There are two main ways that a bike tyre can be ruptured – by a penetrating object or by a “pinch” puncture.

A penetrating puncture from, say, a thorn is more likely at high speed – and also at high tyre pressure, as the tyre has less opportunity to deform away from the object rather than being ruptured. A pinch puncture occurs when the bike’s inner tube is compressed between a hard object, such as a pothole edge or rock, and the tyre rim. This is more likely at high speed and at a lower tyre pressure. So, to avoid a puncture, it is best to ride slowly.

Rodney Priest

Chippenham, Wiltshire, UK

Punctures on rough surfaces are best avoided by pumping tyres up hard and standing on the pedals through the worst sections.

Lower speed is only relevant for helping you see an object ahead in time to avoid it and lift your bottom off the saddle. This allows your calf muscles to act as shock absorbers and so help prevent punctures that happen when the downward force of body weight is transferred through the frame to the metal rims and sharp object, thereby pinching the rubber tube between them.

“After I taught students the ‘bum-off-saddle’ technique for cycling over rough ground, they didn’t get a single puncture”

For five years, I took groups of inexperienced teenage cyclists out to ride along stretches of sharp aggregate that was used to pave a tar-free track on the edge of Salisbury Plain. After learning the “bum-off-saddle” technique, they didn’t get a single puncture.

Anthony Woodward Portland, Oregon, US

A sharp object, such as a nail or thorn, will penetrate the tyre and tube at whatever speed the bike is ridden. Pinch punctures – also known as snake bite punctures because the holes resemble snake bites – occur when the tyre forcibly hits an obstruction. The impact will be more forceful the greater the kinetic energy – that is, the greater the speed – of the bike.

Riding slowly over rocky terrain will therefore reduce the chance of a pinch puncture.

Peter Groom

Winscombe, Somerset, UK

The speed at which you choose to cycle is mainly about your skill at balancing, control, safety and bragging rights.
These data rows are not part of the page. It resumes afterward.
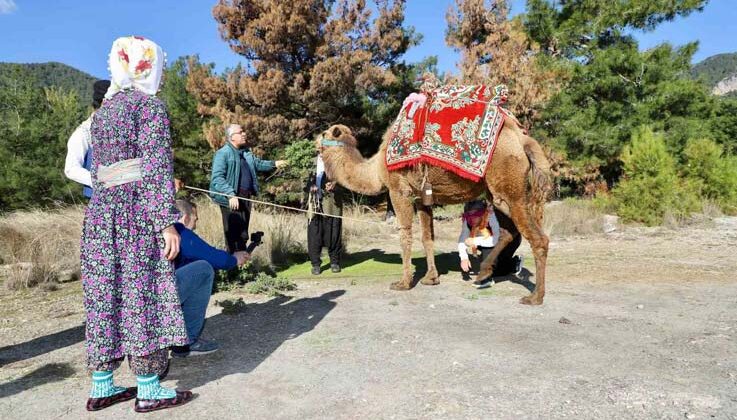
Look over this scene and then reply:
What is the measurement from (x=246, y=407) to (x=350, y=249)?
24.1 feet

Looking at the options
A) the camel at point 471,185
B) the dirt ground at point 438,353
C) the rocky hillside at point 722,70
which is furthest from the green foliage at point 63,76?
the rocky hillside at point 722,70

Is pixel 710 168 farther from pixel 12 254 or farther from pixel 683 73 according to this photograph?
pixel 12 254

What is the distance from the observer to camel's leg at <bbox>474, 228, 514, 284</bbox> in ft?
22.1

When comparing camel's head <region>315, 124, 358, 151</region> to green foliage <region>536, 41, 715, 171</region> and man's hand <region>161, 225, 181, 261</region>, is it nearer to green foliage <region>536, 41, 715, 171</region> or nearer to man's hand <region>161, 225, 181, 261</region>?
Result: man's hand <region>161, 225, 181, 261</region>

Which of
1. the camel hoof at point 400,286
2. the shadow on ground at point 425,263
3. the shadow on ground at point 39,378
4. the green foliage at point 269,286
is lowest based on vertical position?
the shadow on ground at point 39,378

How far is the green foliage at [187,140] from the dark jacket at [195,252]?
57.5 feet

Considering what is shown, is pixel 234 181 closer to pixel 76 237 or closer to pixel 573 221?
pixel 76 237

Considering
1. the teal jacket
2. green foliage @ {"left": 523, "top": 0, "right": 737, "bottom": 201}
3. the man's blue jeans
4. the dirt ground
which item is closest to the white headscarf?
the man's blue jeans

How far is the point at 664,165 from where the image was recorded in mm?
13477

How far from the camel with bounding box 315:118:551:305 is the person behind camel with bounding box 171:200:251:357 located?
2.85 m

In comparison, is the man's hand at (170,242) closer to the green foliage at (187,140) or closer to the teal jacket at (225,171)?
the teal jacket at (225,171)

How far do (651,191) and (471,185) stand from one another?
8.38 meters

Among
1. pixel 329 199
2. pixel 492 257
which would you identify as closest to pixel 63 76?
pixel 329 199

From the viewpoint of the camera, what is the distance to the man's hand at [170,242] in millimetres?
3268
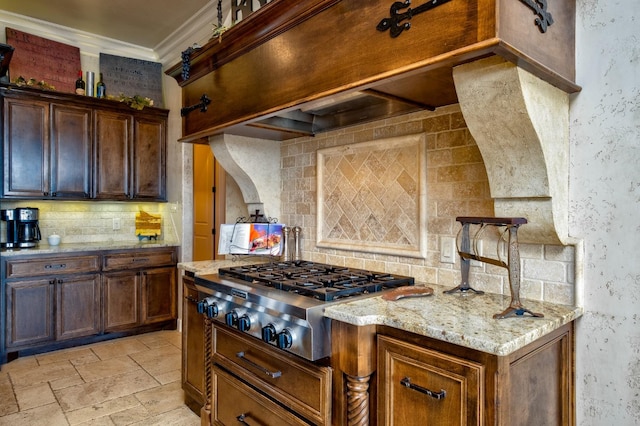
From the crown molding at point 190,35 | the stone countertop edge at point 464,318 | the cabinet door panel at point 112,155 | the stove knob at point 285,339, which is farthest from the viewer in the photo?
the cabinet door panel at point 112,155

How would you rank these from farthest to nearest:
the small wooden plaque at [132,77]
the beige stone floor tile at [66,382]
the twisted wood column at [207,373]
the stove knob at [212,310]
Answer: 1. the small wooden plaque at [132,77]
2. the beige stone floor tile at [66,382]
3. the twisted wood column at [207,373]
4. the stove knob at [212,310]

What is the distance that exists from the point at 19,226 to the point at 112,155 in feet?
3.51

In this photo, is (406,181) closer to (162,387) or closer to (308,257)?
(308,257)

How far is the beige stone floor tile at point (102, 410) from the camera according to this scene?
2.52m

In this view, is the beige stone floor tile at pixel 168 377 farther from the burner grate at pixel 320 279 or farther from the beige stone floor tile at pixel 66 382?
the burner grate at pixel 320 279

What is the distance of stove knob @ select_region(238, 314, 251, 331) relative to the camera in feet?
5.74

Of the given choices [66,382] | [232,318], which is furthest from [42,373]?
[232,318]

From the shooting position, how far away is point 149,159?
14.6 ft

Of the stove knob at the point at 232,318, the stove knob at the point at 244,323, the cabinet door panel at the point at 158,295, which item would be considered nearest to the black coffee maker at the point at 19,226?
the cabinet door panel at the point at 158,295

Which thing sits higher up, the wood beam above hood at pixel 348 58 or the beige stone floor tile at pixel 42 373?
the wood beam above hood at pixel 348 58

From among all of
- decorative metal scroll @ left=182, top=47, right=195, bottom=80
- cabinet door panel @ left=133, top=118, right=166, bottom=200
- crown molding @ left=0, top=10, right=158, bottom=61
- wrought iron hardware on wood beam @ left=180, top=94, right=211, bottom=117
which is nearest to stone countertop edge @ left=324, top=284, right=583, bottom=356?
wrought iron hardware on wood beam @ left=180, top=94, right=211, bottom=117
As your abilities develop, you can go faster with more control and be easier on the bike overall, choosing a better line and using the suspension to reduce impact force against obstacles. Going faster reduces contact time with the trail surface, so possibly could reduce penetration by thorns, but not by much.

I went from getting punctures every time I rode to none at all not by changing speed, but by switching to tyres without inner tubes, where latex fluid sloshes around in the tyres and fills any holes.

Anyway, with the Mendip hills on my doorstep and a mountain bike in the garage, it is time for me to stop writing emails and get out!